- **Text**:
»»

By Emma Thomasson
(Reuters) - U.S. retailer Walgreen Co (N:WAG) won't use a full takeover of Europe's biggest pharmacy chain Alliance Boots [ABN.UL] to move its domicile overseas, it said on Wednesday, following fierce criticism of such tax-cutting deals at home.
Walgreen said it would exercise an option to buy the 55 percent it does not already own of Alliance Boots for 3.13 billion pounds in cash and 144.3 million shares, giving a total value for the deal of about $15 billion. It took a 45 percent stake in 2012 and was expected to buy the rest.
The U.S. group added the combined company, with more than 11,000 stores in 10 countries, would keep its tax domicile in the United States, with headquarters in the Chicago area. It is targeting combined revenue for 2016 of $126-130 billion.
Walgreen's retreat is the third major possible tax "inversion" deal to collapse in recent months amid heightened political sensitivity in the United States to such transactions.
Walgreen had been under pressure from investors to shift its tax domicile to Switzerland or Britain as part of a buyout of Alliance Boots, but the administration of President Barack Obama said on Tuesday it was considering steps to curb such deals.
Walgreen said it was mindful of the public reaction to a potential inversion deal and its role as an "iconic American consumer retail company with a major portion of its revenues derived from government-funded reimbursement programs".
"The company concluded it was not in the best long-term interest of our shareholders to attempt to re-domicile outside the U.S.," CEO Greg Wasson said in a statement, adding it could not find a structure it was sure could withstand extensive scrutiny from the U.S. tax authorities.
Walgreen shares were down nearly 10 percent at $62.50 in premarket trading. After news leaked on Tuesday that the group would not do an inversion deal, shares in the company fell 4.4 percent in regular trading to end at $69.12. Goldman Sachs and Lazard are advising Walgreen on the transaction.

««

- **Exercise instructions**:
[a] Print a passage of the Walgreen article word for word, beginning at the words "The U.S. group" and stopping after "curb such deals.".
[b] Proceed with the article on Walgreen's purchase of Alliance Boots, picking up after its final sentence.

- **Supplied information**:
»»

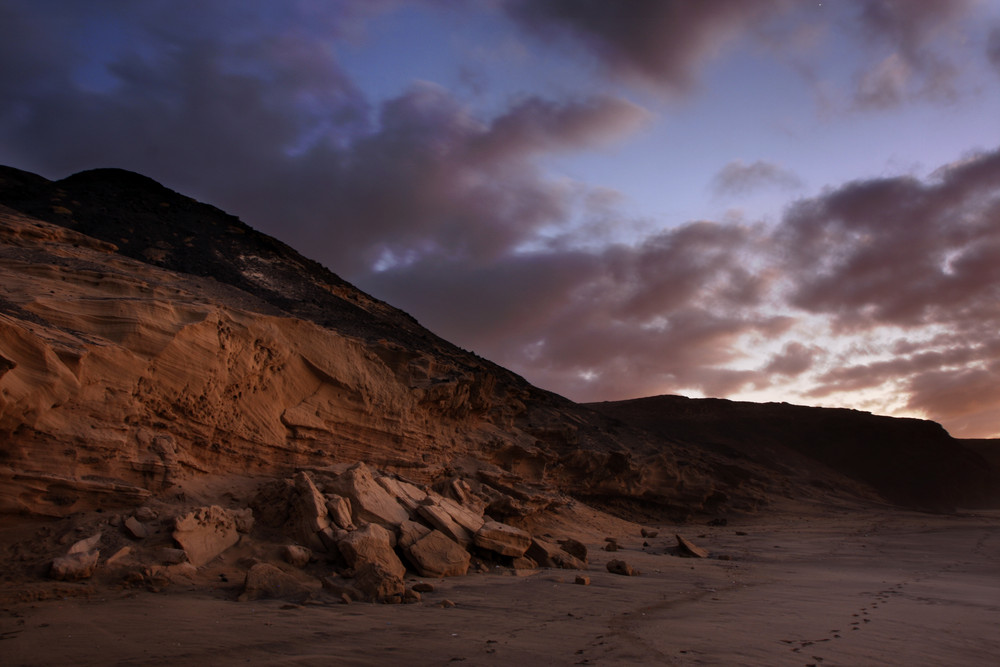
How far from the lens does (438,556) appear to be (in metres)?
10.0

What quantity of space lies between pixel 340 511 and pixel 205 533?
2118mm

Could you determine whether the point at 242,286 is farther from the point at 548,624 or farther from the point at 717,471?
the point at 717,471

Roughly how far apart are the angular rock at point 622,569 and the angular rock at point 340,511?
17.1ft

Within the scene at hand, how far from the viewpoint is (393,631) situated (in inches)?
245

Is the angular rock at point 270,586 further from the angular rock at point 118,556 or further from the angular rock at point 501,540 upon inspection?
the angular rock at point 501,540

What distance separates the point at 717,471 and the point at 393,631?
32.7m

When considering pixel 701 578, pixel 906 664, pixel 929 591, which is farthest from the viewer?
pixel 701 578

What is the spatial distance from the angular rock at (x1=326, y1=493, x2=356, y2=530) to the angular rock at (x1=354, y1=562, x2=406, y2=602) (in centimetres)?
178

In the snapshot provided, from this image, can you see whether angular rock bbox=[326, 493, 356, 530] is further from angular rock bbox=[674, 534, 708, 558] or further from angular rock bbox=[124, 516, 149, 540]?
angular rock bbox=[674, 534, 708, 558]

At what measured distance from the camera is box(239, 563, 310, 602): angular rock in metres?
7.73

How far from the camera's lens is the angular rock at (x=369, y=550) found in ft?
29.5

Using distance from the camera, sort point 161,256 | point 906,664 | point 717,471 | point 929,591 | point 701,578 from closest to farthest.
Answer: point 906,664 < point 929,591 < point 701,578 < point 161,256 < point 717,471

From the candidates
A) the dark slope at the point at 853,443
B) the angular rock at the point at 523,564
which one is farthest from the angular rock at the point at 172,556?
the dark slope at the point at 853,443

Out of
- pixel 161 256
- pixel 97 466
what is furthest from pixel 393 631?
pixel 161 256
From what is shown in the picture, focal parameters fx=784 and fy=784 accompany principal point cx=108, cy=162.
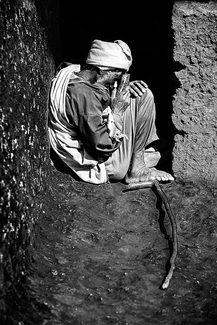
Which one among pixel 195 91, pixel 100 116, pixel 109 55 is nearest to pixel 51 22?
pixel 109 55

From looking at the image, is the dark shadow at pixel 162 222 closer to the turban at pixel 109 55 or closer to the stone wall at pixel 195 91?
the stone wall at pixel 195 91

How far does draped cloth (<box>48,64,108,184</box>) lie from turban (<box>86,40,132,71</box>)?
223 mm

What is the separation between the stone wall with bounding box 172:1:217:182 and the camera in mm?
6309

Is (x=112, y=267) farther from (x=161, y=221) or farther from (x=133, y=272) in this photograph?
(x=161, y=221)

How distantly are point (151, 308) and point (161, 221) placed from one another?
1.26 m

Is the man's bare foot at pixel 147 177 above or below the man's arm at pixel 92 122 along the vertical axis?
below

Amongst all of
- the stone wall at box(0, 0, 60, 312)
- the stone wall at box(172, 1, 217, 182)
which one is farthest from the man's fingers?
the stone wall at box(0, 0, 60, 312)

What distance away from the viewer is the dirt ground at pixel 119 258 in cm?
483

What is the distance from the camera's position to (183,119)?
21.4 ft

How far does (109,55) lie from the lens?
620 cm

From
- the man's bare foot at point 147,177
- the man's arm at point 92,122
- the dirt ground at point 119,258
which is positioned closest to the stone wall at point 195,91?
the man's bare foot at point 147,177

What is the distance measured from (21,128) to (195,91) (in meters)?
1.90

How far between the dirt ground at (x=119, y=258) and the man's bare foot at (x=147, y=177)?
0.08 metres

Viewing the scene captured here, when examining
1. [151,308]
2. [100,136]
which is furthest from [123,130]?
[151,308]
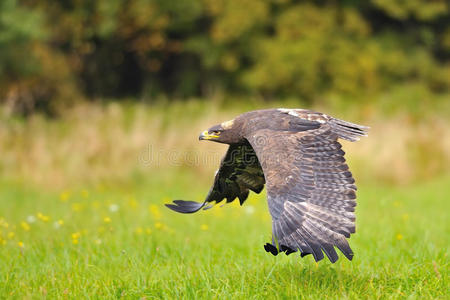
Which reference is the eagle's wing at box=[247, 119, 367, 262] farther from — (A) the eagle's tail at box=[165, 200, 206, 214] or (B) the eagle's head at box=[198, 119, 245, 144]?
(A) the eagle's tail at box=[165, 200, 206, 214]

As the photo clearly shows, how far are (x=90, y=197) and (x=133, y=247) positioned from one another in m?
3.63

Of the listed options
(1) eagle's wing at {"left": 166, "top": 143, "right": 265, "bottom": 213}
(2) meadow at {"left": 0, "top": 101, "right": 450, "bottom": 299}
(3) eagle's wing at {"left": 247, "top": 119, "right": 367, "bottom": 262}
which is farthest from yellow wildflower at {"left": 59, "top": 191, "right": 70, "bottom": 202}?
(3) eagle's wing at {"left": 247, "top": 119, "right": 367, "bottom": 262}

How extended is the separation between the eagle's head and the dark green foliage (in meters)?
10.5

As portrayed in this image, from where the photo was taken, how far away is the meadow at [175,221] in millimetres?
3699

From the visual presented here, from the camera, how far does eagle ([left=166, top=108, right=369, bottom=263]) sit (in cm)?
324

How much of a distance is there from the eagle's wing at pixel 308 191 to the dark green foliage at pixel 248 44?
37.5 feet

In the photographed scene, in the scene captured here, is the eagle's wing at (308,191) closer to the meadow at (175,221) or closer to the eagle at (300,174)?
the eagle at (300,174)

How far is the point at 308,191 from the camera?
3.46m

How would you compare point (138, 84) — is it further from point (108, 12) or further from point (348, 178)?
Answer: point (348, 178)

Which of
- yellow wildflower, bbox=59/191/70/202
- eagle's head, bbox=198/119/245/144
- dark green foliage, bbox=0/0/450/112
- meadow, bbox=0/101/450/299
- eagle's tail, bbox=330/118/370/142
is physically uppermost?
dark green foliage, bbox=0/0/450/112

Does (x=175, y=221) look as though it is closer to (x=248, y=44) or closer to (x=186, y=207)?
(x=186, y=207)

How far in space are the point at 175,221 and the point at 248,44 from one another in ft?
39.3

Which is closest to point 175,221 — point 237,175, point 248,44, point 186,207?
point 237,175

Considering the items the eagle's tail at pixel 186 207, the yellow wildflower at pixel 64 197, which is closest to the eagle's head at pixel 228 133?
the eagle's tail at pixel 186 207
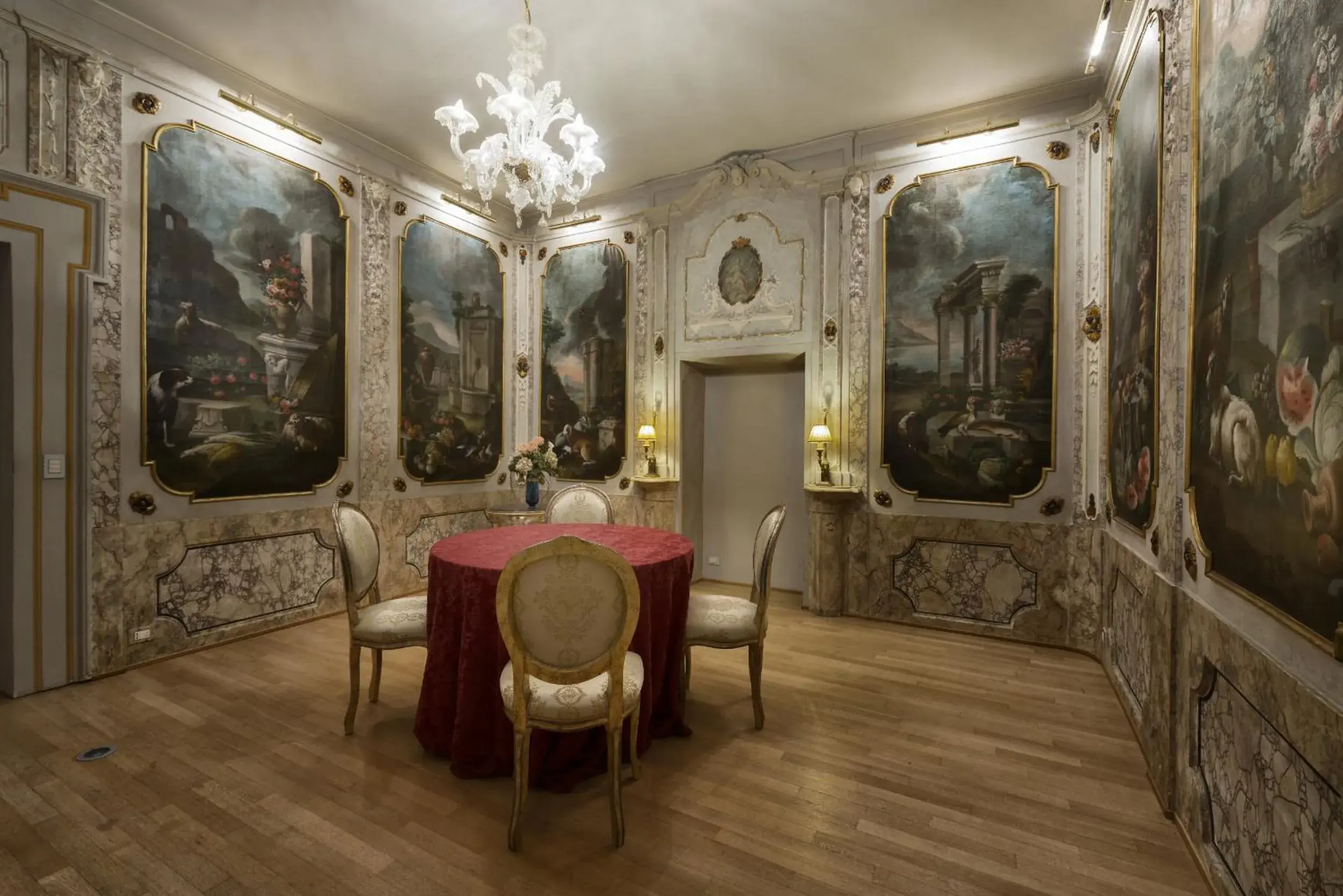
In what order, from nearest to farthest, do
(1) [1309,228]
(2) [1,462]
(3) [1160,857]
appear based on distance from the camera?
(1) [1309,228], (3) [1160,857], (2) [1,462]

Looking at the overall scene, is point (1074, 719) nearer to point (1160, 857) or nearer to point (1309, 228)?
point (1160, 857)

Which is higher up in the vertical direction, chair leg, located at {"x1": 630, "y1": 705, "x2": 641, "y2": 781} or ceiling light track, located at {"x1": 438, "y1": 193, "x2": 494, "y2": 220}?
ceiling light track, located at {"x1": 438, "y1": 193, "x2": 494, "y2": 220}

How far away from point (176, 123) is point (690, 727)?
5.23 metres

««

- **Responses to the tasks**:
[a]
The U.S. group added the combined company, with more than 11,000 stores in 10 countries, would keep its tax domicile in the United States, with headquarters in the Chicago area. It is targeting combined revenue for 2016 of $126-130 billion.
Walgreen's retreat is the third major possible tax "inversion" deal to collapse in recent months amid heightened political sensitivity in the United States to such transactions.
Walgreen had been under pressure from investors to shift its tax domicile to Switzerland or Britain as part of a buyout of Alliance Boots, but the administration of President Barack Obama said on Tuesday it was considering steps to curb such deals.

[b]
In an inversion, a U.S. corporation buys or sets up a foreign company and then moves its tax domicile to that foreign company and its home country, while leaving core business operations in the United States. Doing such a deal ends U.S. taxation of the company's foreign profits and makes it easier for the company to take other tax-cutting steps.
PATRIOTIC CUSTOMERS
Senator Richard Durbin, the senior U.S. senator from Walgreen's home state who is personally close to Obama, had publicly urged the company not to go through with an inversion. Obama himself formerly was a senator for Illinois.
"I believe you will find that your customers are deeply patriotic and will not support Walgreen's decision to turn its back on the United States," Durbin wrote to Wasson in July.
Walgreen announced a new goal for adjusted earnings per share (EPS) for fiscal 2016 of $4.25-$4.60 and said it was accelerating cost reduction initiatives to achieve $1 billion in savings by the end of fiscal 2017, including corporate, field and store-level cuts.
It also said it planned a new $3 billion share repurchase program.
Walgreen, which expects to close the transaction in the first quarter of 2015, will blend senior management from both companies, with Wasson to be president and CEO and Alliance Boots executive chairman Stefano Pessina to become executive vice chairman, responsible for strategy and mergers and acquisitions.
ALLIANCE BOOTS ALSO IN TAX ROW IN UK
A consortium led by billionaire Pessina and private equity group Kohlberg Kravis Roberts & Co. L.P. (KKR) took Alliance Boots, which runs the Boots chain of pharmacies that dot main streets across Britain, private in 2007.
Alliance Boots has itself come under attack in the UK for schemes to cut its tax bill, with a charity and a labour union accusing the firm last year of avoiding over 1.1 billion pounds in UK tax since 2008.
Alliance Boots responded by saying it conducts its business and organises its tax affairs strictly in compliance with all applicable law and observes the highest standard of good ethics.
The Obama administration said on Tuesday it was considering administrative actions to discourage inversions, though there are limits to what the Treasury can do without action by Congress.
Nine inversion deals have been agreed to this year by U.S. companies ranging from banana distributor Chiquita Brands International Inc (N:CQB) to drugmaker AbbVie Inc (N:ABBV) and more are being considered. The transactions are occurring at a record pace since the first inversion three decades ago.
But two large inversions recently collapsed: one involved U.S. drugmaker Pfizer Inc (N:PFE); and the other, U.S. advertising company Omnicom Group Inc (N:OMC). Both had targeted European rivals for acquisition, with a tax domicile move abroad included in their plans, but the deals unraveled.